• GIVEN PASSAGE:
>>
Saturday, December 23, 2006

Failed States - Chomsky

I highly recommend reading Chomsky's Failed States. For those of you uninitiated into the Chomsky realm, he is incisive and prolific, with his numerous works indicating both breadth and depth. Have a Wiki read.

A book like Failed States or Hegemony or Survival educates while punching you in the gut, and become quite an eye-opener to those who have little experience with politics and power, so it behooves you to give it a try (as everyone's lives are affected by such things).

I could have excerpted the whole book, but didn't want to type that much, so here are just a few passages:

"Among the most elementary of moral truisms is the principle of universality: we must apply to ourselves the same standards we do to others, if not more stringent ones. It is a remarkable comment on Western intellectual culture that this principle is so often ignored and, if occasionally mentioned, condemned as outrageous." (p.3)
<<
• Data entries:
>>
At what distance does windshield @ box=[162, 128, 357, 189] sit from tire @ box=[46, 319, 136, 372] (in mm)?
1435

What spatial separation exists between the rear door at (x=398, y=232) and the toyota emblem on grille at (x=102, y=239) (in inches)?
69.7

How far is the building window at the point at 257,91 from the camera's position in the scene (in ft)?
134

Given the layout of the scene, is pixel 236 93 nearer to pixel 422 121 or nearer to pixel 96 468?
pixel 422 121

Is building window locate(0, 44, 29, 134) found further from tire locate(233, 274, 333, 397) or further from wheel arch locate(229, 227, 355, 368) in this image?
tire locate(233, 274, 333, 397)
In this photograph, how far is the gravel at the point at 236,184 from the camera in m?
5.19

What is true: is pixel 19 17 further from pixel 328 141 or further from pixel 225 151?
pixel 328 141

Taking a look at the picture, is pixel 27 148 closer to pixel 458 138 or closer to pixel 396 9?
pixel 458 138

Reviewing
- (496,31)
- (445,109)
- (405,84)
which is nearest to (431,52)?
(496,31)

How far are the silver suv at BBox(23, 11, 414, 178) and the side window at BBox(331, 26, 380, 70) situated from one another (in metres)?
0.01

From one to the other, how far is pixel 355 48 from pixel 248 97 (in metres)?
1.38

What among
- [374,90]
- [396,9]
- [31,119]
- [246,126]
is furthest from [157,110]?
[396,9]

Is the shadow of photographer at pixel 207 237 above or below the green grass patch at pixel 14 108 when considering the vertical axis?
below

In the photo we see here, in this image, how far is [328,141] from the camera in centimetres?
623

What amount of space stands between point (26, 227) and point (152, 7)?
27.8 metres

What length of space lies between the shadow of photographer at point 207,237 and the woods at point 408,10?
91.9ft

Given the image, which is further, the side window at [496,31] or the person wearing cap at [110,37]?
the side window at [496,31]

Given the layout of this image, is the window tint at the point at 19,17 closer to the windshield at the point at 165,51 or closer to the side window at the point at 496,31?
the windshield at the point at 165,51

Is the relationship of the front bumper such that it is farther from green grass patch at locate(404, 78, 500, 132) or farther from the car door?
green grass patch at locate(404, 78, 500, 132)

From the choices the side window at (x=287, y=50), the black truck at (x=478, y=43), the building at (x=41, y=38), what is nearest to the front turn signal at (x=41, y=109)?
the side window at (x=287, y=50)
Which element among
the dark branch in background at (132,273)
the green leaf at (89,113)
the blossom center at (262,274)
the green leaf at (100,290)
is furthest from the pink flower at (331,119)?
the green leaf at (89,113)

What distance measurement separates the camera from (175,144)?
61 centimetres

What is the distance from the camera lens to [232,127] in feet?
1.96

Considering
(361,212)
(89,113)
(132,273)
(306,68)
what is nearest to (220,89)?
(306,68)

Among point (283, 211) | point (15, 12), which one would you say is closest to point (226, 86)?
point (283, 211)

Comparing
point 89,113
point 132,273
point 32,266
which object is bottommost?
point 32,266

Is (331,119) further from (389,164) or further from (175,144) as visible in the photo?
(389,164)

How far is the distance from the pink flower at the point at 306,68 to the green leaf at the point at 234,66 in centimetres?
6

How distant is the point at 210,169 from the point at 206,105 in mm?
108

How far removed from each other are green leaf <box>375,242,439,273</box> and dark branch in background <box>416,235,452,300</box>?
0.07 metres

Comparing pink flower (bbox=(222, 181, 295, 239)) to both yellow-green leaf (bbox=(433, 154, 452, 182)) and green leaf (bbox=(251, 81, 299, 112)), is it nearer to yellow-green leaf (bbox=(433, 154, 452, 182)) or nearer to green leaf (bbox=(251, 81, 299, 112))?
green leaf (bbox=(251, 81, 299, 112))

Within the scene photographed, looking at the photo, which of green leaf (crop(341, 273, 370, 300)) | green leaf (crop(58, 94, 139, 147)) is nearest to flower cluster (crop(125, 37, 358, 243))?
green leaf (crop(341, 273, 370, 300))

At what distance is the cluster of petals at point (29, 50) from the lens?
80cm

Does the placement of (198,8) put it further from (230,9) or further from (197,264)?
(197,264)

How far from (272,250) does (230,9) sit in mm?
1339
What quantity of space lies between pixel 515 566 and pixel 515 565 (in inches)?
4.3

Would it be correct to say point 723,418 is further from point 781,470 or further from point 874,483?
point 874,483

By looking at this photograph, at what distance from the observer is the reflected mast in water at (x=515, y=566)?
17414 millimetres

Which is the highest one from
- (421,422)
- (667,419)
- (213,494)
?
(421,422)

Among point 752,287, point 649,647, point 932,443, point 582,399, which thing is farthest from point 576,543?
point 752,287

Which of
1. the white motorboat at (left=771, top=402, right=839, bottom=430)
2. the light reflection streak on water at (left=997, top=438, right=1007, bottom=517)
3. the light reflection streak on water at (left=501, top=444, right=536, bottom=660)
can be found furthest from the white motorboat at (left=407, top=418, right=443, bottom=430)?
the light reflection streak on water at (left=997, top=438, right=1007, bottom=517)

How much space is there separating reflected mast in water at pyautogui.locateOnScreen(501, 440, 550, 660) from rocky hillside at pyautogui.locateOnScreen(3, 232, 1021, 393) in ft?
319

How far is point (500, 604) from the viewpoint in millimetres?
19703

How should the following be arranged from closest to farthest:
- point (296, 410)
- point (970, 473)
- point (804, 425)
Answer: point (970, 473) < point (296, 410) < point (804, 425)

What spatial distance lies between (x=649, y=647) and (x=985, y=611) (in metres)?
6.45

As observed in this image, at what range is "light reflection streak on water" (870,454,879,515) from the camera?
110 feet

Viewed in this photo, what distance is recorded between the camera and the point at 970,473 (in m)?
<<
• SET EXERCISE A:
In the blog post, what does the principle of universality require of us?
• SET EXERCISE B:
Write out the blog post's wording starting at "A book like" and ending at "by such things).".
Rely solely on the blog post for this work.

• CORRECT OUTPUT A:
We must apply to ourselves the same standards we apply to others, if not more stringent ones.

• CORRECT OUTPUT B:
A book like Failed States or Hegemony or Survival educates while punching you in the gut, and become quite an eye-opener to those who have little experience with politics and power, so it behooves you to give it a try (as everyone's lives are affected by such things).